## Rows from a spatial reasoning dataset
--- Begin ---
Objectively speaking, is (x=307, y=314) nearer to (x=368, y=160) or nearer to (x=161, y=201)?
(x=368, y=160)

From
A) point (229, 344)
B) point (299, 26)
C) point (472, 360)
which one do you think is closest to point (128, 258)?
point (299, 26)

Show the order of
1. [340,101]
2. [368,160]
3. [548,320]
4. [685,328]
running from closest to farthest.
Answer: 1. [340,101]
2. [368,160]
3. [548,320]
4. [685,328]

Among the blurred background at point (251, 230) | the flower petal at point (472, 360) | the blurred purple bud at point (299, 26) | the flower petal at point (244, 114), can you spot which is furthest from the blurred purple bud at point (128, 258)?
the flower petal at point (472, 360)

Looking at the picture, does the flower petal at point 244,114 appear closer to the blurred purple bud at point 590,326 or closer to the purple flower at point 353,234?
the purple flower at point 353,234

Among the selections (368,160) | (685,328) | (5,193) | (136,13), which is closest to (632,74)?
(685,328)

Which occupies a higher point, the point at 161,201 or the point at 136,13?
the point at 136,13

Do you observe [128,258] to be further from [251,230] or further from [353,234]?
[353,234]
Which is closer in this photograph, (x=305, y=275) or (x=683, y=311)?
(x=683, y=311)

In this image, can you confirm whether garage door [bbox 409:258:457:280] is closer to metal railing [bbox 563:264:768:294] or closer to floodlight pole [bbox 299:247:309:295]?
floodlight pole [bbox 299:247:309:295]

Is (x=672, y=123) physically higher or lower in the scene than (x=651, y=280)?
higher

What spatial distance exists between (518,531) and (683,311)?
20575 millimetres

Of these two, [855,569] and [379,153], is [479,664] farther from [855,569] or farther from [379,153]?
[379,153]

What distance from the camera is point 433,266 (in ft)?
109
--- End ---
## What this task involves
Reproduce the data above word for word, beginning with the line that contains "In this image, can" and ending with the line that contains "20575 millimetres", both lines included.

## Exercise response
In this image, can you confirm whether garage door [bbox 409:258:457:280] is closer to metal railing [bbox 563:264:768:294] or closer to floodlight pole [bbox 299:247:309:295]?
floodlight pole [bbox 299:247:309:295]

Is (x=672, y=123) physically higher or lower in the scene than (x=651, y=280)?
higher

What spatial distance exists between (518,531) and (683,311)?
20575 millimetres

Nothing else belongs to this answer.